#### INPUT DATA

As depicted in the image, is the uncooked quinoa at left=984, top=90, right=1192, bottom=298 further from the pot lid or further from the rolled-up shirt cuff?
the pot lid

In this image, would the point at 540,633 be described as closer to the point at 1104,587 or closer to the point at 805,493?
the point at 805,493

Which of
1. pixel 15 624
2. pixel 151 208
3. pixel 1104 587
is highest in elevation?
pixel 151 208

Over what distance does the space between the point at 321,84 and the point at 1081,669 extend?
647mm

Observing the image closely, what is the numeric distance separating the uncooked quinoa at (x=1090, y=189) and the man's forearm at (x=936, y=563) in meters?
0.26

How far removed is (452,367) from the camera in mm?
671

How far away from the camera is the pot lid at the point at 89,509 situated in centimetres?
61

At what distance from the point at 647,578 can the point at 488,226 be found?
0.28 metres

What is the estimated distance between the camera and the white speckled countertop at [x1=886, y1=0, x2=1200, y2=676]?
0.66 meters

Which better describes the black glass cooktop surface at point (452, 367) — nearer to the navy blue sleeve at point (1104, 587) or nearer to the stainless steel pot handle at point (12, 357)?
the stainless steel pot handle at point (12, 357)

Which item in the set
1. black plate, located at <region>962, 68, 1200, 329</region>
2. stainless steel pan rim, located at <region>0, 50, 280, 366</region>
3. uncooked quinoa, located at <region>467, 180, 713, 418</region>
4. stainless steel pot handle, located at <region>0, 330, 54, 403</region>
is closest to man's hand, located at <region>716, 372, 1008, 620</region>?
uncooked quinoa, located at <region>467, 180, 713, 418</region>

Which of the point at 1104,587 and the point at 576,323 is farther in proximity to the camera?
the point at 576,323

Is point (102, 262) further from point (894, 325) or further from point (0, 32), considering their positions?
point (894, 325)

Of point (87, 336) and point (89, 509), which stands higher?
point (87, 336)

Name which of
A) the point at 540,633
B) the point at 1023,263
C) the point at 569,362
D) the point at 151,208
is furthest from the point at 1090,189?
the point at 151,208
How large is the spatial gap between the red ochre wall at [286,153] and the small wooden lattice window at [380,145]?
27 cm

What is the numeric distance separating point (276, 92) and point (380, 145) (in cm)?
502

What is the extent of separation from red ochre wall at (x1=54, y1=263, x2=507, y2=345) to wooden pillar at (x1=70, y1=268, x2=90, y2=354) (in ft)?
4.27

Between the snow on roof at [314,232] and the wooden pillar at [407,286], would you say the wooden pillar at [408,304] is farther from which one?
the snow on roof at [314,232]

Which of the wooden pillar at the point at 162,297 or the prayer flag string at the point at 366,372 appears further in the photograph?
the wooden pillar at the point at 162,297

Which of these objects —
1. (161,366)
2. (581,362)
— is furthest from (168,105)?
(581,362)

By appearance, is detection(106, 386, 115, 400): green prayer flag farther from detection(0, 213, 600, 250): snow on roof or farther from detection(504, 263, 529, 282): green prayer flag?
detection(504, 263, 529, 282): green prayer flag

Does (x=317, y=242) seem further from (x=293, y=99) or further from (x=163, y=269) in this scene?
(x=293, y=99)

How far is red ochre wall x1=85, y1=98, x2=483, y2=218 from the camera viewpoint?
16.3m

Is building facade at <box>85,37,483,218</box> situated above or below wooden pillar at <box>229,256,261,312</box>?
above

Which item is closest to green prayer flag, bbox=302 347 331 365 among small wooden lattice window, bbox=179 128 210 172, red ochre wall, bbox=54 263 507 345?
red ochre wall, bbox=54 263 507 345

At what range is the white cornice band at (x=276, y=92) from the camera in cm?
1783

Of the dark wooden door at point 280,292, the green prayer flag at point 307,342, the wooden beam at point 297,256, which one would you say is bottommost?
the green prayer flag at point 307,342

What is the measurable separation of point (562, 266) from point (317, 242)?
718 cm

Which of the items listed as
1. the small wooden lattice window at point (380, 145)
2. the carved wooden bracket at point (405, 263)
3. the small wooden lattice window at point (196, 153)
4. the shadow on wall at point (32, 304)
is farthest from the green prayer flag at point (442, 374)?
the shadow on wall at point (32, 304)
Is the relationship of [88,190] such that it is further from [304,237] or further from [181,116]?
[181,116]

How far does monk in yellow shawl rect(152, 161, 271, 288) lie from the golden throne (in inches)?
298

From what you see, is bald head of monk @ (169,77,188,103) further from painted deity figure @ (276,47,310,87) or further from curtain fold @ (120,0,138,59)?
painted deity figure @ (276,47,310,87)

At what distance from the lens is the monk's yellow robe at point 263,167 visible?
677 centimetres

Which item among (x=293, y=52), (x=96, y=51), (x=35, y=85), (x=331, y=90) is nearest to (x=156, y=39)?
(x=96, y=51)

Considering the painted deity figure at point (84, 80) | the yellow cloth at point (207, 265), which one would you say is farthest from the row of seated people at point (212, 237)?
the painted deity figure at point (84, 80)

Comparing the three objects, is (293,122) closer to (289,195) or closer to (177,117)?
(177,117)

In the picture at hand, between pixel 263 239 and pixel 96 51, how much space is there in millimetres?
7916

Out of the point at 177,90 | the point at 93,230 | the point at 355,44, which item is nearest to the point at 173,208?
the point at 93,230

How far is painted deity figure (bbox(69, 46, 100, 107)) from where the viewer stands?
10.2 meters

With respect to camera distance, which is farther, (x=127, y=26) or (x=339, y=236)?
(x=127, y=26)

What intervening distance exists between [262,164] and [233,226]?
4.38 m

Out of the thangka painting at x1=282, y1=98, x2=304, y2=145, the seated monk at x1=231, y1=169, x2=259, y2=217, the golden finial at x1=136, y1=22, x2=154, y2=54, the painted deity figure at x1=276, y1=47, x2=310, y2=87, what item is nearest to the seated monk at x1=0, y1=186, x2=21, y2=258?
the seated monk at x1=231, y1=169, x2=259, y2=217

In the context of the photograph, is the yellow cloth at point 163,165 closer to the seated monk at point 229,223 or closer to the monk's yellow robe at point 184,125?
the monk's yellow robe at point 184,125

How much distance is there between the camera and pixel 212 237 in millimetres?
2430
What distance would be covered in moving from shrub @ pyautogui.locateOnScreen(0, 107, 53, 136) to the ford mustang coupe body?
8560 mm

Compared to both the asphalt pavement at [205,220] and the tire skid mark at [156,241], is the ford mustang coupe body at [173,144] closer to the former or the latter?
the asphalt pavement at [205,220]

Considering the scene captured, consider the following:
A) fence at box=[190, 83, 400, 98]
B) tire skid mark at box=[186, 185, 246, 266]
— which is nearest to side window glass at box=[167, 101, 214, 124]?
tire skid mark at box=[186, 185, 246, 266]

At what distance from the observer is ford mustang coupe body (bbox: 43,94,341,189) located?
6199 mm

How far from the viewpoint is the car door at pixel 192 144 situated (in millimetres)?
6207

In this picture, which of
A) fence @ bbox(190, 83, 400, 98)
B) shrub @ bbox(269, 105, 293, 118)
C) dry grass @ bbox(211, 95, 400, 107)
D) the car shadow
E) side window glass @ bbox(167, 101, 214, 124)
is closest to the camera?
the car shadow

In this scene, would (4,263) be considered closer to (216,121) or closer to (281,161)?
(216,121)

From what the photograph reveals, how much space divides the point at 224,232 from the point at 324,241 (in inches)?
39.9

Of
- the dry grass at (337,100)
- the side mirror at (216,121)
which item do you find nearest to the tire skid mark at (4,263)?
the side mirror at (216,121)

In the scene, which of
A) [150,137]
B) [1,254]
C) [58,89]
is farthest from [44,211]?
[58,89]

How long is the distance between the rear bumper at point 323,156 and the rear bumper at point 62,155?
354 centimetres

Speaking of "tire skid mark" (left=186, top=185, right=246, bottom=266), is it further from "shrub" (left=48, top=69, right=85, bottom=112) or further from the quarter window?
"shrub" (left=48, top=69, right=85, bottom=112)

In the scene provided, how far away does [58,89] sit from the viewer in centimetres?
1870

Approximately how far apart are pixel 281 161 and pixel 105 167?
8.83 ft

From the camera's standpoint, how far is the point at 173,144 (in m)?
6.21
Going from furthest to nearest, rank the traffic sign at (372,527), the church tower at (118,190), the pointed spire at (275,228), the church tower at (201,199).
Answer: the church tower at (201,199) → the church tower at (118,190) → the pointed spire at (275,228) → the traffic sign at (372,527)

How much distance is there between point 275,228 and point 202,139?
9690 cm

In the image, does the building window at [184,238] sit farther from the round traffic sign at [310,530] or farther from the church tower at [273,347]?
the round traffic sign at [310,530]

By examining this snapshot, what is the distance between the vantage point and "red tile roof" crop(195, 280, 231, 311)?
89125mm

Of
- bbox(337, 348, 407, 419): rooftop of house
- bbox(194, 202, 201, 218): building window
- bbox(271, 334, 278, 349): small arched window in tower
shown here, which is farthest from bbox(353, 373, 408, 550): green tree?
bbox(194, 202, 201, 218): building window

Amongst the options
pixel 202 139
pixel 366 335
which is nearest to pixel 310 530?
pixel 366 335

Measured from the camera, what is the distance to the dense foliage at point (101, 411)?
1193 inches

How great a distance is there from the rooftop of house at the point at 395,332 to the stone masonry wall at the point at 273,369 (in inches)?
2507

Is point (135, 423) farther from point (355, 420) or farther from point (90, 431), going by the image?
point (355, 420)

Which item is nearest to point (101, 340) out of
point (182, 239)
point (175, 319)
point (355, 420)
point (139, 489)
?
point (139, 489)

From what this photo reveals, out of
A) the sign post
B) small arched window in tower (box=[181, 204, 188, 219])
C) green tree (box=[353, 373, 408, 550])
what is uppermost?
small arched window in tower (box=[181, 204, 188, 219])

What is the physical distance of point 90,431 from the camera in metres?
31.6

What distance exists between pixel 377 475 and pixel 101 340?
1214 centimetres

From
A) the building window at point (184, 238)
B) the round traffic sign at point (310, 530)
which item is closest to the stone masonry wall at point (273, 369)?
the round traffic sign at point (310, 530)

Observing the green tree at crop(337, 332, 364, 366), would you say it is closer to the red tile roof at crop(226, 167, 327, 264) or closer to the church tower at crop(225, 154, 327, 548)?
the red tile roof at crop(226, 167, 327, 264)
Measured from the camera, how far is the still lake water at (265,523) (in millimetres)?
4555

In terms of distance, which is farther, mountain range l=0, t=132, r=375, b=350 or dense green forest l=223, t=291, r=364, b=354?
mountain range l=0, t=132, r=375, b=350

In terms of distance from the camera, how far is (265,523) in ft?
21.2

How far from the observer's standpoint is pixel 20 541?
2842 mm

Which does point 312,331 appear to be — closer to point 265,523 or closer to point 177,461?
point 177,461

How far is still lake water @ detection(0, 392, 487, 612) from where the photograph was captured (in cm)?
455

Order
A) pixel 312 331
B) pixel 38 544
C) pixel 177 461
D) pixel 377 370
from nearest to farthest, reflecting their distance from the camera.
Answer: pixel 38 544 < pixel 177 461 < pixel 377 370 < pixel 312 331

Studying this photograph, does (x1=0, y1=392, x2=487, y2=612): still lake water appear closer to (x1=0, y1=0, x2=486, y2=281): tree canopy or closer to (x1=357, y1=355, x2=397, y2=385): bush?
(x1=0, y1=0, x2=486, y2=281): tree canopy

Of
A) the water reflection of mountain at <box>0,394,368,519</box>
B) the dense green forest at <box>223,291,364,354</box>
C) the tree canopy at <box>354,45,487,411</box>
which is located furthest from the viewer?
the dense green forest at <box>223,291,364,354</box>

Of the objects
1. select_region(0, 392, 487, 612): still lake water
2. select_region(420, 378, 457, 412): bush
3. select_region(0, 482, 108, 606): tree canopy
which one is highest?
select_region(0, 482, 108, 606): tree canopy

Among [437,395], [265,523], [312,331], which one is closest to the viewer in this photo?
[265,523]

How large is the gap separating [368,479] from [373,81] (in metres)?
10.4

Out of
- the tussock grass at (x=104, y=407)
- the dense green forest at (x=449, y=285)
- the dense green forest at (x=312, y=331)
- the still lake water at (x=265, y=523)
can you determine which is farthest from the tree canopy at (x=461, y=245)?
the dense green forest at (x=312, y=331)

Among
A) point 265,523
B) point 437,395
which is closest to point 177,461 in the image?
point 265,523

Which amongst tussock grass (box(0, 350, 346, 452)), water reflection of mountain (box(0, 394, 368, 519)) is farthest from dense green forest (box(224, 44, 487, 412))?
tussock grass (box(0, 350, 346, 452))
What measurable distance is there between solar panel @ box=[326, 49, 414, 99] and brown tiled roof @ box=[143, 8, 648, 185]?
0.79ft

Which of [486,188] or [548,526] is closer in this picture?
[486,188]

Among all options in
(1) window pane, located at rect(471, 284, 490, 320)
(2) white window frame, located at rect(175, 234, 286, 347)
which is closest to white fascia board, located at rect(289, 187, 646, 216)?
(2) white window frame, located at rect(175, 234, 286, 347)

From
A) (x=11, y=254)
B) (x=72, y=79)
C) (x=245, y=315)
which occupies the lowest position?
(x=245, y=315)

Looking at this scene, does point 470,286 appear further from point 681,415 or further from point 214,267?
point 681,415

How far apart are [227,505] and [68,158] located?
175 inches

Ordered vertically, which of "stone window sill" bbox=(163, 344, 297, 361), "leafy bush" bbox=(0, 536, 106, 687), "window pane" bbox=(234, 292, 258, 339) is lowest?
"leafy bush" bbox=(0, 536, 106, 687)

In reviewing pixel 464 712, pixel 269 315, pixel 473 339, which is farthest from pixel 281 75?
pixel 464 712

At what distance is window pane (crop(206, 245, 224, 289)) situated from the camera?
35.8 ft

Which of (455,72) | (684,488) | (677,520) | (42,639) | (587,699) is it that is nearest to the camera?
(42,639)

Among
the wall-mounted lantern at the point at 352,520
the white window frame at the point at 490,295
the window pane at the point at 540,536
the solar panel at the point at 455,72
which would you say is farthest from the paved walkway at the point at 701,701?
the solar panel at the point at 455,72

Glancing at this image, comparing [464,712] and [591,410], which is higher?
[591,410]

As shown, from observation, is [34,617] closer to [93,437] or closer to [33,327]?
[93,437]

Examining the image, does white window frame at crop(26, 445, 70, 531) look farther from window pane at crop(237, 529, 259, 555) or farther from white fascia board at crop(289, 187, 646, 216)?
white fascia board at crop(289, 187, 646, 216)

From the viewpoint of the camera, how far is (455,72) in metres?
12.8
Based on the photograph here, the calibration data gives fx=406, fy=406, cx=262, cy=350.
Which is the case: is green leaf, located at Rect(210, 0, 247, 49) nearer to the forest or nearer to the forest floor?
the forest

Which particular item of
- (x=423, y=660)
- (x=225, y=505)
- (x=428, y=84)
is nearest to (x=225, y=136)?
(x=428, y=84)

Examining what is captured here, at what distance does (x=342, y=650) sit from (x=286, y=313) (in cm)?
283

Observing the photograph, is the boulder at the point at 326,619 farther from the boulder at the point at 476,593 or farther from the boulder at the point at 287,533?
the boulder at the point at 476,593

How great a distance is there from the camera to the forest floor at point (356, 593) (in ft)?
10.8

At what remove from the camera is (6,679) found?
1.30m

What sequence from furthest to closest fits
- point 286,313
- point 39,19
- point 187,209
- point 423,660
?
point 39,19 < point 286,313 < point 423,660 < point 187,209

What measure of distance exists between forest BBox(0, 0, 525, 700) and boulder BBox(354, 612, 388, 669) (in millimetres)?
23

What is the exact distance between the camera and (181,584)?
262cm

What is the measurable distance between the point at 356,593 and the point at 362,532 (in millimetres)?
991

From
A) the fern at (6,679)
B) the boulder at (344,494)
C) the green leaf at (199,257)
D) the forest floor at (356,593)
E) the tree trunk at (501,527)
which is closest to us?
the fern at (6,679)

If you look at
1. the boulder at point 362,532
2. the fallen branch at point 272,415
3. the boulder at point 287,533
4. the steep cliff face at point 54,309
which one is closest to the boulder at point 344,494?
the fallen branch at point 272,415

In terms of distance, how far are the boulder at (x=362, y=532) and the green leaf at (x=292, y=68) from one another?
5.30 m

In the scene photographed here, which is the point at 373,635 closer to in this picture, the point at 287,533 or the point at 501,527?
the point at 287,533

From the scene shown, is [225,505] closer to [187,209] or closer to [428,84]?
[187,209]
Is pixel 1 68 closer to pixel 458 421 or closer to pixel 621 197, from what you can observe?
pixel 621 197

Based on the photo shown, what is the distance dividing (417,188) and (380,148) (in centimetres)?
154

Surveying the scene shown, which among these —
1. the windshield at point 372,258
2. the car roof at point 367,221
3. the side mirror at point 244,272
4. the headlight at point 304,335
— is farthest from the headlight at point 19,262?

#### YOUR INSTRUCTIONS
Copy out everything above from the very first line down to the line containing "0.28 metres", including both of those lines and reproducing each one without any change.

#### SOLUTION TO THIS TASK
As depicted in the image, is the uncooked quinoa at left=984, top=90, right=1192, bottom=298 further from the pot lid or further from the rolled-up shirt cuff?
the pot lid

In this image, would the point at 540,633 be described as closer to the point at 1104,587 or closer to the point at 805,493?
the point at 805,493

Which of
1. pixel 15 624
2. pixel 151 208
3. pixel 1104 587
is highest in elevation?
pixel 151 208

Over what distance does the space between the point at 321,84 and the point at 1081,669 extend?
647mm

Observing the image closely, what is the numeric distance separating the uncooked quinoa at (x=1090, y=189) and the man's forearm at (x=936, y=563) in meters?
0.26

How far removed is (452,367) from the camera in mm?
671

How far away from the camera is the pot lid at the point at 89,509 situated in centimetres?
61

At what distance from the point at 647,578 can the point at 488,226 be found?
0.28 metres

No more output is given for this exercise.